─── Input material ───

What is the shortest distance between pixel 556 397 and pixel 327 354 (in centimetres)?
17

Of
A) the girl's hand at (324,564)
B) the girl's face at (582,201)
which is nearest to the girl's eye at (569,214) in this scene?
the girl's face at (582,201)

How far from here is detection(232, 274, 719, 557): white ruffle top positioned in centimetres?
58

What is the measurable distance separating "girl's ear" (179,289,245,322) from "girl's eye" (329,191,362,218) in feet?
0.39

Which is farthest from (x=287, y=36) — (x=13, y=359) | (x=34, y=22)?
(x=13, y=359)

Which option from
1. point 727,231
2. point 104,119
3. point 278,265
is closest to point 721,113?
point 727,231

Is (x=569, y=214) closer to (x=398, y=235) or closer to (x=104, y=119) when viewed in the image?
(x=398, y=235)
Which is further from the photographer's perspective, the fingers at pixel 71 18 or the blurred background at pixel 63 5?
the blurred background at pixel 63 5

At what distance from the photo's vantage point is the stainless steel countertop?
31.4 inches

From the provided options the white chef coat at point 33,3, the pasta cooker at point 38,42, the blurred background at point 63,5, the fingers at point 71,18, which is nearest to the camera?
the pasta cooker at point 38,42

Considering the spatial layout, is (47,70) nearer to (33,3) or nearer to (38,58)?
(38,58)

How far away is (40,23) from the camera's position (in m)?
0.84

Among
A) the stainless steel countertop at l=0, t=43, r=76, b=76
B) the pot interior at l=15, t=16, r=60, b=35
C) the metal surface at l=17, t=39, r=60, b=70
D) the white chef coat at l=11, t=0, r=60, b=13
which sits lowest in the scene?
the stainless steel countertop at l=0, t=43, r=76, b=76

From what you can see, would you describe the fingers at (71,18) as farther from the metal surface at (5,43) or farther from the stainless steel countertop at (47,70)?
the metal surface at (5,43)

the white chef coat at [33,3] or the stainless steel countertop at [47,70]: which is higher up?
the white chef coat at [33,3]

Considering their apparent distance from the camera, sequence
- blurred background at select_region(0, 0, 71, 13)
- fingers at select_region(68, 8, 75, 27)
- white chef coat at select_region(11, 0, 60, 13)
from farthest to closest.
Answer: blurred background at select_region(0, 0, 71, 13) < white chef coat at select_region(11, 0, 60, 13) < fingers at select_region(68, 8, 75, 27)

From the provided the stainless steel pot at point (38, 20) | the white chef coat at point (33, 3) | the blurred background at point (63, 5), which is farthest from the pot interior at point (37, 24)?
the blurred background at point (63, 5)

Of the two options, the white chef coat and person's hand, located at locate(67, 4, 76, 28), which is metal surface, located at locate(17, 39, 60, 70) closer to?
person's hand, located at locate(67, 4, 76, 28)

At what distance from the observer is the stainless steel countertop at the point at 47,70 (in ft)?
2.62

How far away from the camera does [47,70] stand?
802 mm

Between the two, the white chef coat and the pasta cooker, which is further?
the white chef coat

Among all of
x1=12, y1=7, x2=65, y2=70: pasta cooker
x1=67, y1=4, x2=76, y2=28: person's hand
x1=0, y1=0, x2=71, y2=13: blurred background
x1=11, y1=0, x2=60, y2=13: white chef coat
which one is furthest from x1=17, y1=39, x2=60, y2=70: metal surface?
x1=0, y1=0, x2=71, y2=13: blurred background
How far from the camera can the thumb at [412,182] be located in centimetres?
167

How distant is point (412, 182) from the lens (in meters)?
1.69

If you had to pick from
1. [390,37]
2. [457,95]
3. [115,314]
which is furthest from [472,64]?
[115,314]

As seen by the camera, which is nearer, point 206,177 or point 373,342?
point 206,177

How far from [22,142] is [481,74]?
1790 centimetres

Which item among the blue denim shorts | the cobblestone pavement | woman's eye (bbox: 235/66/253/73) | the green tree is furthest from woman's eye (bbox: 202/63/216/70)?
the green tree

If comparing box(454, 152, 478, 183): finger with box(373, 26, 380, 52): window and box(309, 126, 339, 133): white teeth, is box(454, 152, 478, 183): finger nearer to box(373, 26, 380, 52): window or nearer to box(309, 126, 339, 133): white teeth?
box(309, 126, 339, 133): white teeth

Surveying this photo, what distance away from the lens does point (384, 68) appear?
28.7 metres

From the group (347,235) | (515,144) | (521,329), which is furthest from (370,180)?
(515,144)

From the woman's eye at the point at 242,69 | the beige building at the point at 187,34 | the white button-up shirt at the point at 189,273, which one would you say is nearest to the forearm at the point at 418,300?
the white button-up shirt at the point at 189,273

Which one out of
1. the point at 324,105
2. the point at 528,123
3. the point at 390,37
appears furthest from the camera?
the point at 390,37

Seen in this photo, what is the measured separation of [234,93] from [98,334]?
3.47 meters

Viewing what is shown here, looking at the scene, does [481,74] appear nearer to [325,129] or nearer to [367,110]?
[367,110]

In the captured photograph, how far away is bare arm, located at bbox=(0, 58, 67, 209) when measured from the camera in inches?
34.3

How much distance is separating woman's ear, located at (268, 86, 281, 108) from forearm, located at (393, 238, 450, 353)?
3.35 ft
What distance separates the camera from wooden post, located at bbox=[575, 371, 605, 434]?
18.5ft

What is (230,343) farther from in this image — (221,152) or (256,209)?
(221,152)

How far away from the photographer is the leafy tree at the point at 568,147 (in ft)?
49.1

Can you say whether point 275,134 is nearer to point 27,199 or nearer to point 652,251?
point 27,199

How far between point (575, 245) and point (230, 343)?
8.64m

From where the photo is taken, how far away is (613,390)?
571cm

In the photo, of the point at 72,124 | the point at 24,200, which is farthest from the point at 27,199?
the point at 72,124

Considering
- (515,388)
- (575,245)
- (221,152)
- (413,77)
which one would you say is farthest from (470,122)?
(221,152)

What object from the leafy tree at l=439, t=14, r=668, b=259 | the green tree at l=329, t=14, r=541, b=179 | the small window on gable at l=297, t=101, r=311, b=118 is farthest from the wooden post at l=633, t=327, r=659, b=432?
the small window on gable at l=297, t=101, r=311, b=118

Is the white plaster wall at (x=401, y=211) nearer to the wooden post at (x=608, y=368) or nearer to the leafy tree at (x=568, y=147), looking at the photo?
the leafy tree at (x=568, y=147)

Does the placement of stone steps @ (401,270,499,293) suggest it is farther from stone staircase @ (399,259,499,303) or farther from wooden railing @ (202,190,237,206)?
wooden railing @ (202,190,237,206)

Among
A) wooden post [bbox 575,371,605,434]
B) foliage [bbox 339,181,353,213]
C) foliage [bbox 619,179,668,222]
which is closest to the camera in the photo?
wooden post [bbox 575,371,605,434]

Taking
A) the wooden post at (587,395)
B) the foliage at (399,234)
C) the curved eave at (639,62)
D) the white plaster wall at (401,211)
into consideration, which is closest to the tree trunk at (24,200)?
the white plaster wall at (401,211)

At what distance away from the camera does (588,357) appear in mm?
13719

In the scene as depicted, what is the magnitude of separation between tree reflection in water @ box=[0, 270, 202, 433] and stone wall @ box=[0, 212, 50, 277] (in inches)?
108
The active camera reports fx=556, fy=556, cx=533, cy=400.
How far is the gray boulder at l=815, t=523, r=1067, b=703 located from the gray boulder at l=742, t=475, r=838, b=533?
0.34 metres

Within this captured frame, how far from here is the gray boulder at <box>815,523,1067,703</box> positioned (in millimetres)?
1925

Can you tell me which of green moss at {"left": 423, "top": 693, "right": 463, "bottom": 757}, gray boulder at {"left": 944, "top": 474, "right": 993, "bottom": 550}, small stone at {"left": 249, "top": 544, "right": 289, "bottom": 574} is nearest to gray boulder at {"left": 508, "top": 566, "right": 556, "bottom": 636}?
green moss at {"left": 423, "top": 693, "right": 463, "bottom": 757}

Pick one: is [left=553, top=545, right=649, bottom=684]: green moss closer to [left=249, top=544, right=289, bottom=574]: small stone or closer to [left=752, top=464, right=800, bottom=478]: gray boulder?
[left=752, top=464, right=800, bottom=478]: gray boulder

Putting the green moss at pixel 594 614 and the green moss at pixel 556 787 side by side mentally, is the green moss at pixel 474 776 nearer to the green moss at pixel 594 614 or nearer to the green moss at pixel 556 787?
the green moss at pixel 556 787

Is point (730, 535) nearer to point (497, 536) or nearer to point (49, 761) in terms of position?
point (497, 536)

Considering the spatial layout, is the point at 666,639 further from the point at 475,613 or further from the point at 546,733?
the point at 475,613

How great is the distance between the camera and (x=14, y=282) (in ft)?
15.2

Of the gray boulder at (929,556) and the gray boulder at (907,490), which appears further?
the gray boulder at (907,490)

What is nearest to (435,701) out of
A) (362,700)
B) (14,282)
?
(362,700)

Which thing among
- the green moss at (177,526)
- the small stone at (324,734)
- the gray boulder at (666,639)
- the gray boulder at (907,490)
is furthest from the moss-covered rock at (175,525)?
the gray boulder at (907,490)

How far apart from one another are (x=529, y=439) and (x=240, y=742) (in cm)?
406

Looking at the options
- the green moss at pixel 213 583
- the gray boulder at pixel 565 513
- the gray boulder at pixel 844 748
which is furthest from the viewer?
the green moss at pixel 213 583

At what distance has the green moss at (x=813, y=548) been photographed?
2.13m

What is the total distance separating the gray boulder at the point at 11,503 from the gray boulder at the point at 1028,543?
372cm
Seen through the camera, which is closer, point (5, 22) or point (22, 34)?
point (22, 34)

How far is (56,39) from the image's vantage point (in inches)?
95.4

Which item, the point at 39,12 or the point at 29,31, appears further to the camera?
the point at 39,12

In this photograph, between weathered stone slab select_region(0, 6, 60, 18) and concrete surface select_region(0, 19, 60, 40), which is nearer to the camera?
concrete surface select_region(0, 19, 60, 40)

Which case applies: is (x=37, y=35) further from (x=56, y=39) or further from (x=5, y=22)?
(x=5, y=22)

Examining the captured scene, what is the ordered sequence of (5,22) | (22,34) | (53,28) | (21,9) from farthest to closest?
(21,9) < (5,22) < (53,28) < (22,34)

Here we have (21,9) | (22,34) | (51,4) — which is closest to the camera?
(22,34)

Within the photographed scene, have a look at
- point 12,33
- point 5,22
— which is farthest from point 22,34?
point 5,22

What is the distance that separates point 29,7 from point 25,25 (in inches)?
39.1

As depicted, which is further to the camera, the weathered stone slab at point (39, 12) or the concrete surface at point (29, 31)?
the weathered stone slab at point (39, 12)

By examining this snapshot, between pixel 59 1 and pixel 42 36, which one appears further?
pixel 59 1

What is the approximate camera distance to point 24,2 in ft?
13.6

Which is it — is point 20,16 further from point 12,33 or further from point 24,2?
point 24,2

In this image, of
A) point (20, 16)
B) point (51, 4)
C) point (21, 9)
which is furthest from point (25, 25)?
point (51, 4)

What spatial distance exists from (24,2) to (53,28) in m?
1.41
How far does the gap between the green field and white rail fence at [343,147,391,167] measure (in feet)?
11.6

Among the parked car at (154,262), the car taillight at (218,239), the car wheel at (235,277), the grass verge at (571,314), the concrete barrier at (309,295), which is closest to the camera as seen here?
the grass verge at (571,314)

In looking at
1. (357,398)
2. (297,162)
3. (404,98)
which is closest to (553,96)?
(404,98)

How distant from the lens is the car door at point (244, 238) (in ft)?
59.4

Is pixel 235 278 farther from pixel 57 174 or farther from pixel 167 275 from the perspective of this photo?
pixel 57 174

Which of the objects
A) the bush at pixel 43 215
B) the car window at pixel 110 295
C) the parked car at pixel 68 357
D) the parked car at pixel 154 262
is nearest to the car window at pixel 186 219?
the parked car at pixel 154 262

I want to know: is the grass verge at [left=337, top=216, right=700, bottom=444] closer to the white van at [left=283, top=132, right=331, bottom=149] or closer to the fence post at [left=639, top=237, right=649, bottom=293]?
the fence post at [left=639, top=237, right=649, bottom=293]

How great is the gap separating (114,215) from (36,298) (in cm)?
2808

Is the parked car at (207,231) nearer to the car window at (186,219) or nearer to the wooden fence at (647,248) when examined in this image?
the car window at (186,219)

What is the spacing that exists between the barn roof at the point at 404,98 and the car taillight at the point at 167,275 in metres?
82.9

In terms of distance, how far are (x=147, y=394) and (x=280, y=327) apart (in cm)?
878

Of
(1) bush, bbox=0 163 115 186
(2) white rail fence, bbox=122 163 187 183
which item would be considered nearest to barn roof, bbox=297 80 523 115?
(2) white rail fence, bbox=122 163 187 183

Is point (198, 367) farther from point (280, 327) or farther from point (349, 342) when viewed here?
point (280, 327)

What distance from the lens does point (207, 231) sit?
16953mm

───

## What to produce
Copy, character for character, the lines from the line that holds "What is the approximate" through the final line of the records above.

## Task result
What is the approximate camera distance to point 24,2 in ft?
13.6

Which is it — is point 20,16 further from point 12,33 or further from point 24,2?
point 24,2

In this image, of
A) point (20, 16)
B) point (51, 4)
C) point (21, 9)
which is furthest from point (25, 25)?
point (51, 4)

What spatial distance exists from (24,2) to (53,28) in m?
1.41
How far does the gap between the green field and white rail fence at [343,147,391,167] measure (in feet)?
11.6

Among the parked car at (154,262), the car taillight at (218,239), the car wheel at (235,277), the grass verge at (571,314), the concrete barrier at (309,295), which is closest to the camera as seen here?
the grass verge at (571,314)

In looking at
1. (357,398)
2. (297,162)
3. (404,98)
which is closest to (553,96)?
(404,98)

How distant from the lens is the car door at point (244, 238) (in ft)?
59.4

Is pixel 235 278 farther from pixel 57 174 or farther from pixel 167 275 from the perspective of this photo?
pixel 57 174

Which of the objects
A) the bush at pixel 43 215
B) the car window at pixel 110 295
C) the parked car at pixel 68 357
D) the parked car at pixel 154 262
is nearest to the car window at pixel 186 219?
the parked car at pixel 154 262

I want to know: is the grass verge at [left=337, top=216, right=700, bottom=444] closer to the white van at [left=283, top=132, right=331, bottom=149] or closer to the fence post at [left=639, top=237, right=649, bottom=293]?
the fence post at [left=639, top=237, right=649, bottom=293]

How great is the gap separating (114,215) from (36,298) (in cm)?
2808

Is the parked car at (207,231) nearer to the car window at (186,219) or nearer to the wooden fence at (647,248) when examined in this image?
the car window at (186,219)

What is the spacing that exists between the barn roof at the point at 404,98 and the car taillight at the point at 167,275 in metres?
82.9

In terms of distance, how far are (x=147, y=394) and (x=280, y=327) apart (in cm)?
878

Of
(1) bush, bbox=0 163 115 186
(2) white rail fence, bbox=122 163 187 183
which item would be considered nearest to barn roof, bbox=297 80 523 115?
(2) white rail fence, bbox=122 163 187 183

Is point (198, 367) farther from point (280, 327) or farther from point (349, 342) when viewed here?
point (280, 327)

What distance from the lens does point (207, 231) sit?
16953mm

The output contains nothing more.